War Music by Christopher Logue
In ancient Achaea, as night falls, your goat-herding family and neighbours assemble by fire to listen to a visiting minstrel sing about the demise of heroes. Or maybe you’re a resident of the city-state of Athens, listening indoors to the gods’ faults, which are exactly like those of your own nobility.

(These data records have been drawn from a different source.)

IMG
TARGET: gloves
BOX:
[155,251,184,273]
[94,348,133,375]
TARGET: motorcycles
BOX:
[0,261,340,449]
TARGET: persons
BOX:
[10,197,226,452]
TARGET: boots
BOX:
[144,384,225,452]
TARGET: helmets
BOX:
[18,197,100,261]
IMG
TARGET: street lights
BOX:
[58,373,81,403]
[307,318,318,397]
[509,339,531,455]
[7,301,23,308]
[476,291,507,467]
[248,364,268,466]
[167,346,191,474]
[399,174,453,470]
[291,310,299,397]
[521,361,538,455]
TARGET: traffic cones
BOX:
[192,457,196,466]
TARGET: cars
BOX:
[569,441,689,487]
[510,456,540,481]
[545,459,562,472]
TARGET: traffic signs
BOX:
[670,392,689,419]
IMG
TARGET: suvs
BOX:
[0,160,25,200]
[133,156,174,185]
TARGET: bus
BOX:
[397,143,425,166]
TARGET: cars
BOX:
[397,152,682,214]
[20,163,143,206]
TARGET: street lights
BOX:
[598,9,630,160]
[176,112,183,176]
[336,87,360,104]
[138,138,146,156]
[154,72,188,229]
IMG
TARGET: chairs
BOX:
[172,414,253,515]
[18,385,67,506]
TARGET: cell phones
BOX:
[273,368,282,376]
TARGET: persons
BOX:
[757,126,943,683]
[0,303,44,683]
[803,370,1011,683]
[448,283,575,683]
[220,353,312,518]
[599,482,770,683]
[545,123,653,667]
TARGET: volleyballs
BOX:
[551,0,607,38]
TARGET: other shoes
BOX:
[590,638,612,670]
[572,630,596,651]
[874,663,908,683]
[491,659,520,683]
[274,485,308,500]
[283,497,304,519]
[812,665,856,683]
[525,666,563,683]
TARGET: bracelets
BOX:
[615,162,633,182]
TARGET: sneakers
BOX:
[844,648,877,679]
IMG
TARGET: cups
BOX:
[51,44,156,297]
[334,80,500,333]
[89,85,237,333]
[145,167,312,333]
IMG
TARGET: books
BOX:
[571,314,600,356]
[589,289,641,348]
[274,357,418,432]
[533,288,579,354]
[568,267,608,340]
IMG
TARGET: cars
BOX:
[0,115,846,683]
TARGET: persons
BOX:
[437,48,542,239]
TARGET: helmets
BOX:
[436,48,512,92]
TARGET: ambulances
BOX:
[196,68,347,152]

Perhaps you live on Leuce Island in the Black Sea and yearn for a paean to menein, a term that expresses wrath and is only used by gods, with the exception of Achilles, the patron saint of the sect you follow.
War Music by Christopher Logue
38 used from $2.97
Free shipping
Homer’s Iliad is featured in War Music by Christopher Logue, which was released in 1981. It’s a contemporary, cinematic retelling of the Greek epic that succeeds in recasting Homer’s battles for readers of the twenty-first century and suggests—as does Jones—that all wars are the same wars.
The final collection of Christopher Logue’s Homer, War Music, is a spectacular artistic feat since it is both a brand-new English poem and one that is firmly rooted in the Iliad’s story and characters. This is a refraction of Homer’s epic through the lens of Logue’s extraordinary genius, not a translation of Homer’s epic. This is poetry in verse at its finest; it is metrical without becoming boring, and free-flowing but structured, and the metaphors are vivid and original, enlivening the story every time.
This book should be purchased if you are unfamiliar with Logue’s Homer because it compiles all of the earlier works in chronological sequence. if you have previously read War Music, Cold Calls, and The Husbands. The new content in this edition might seem a little bare-bones to you.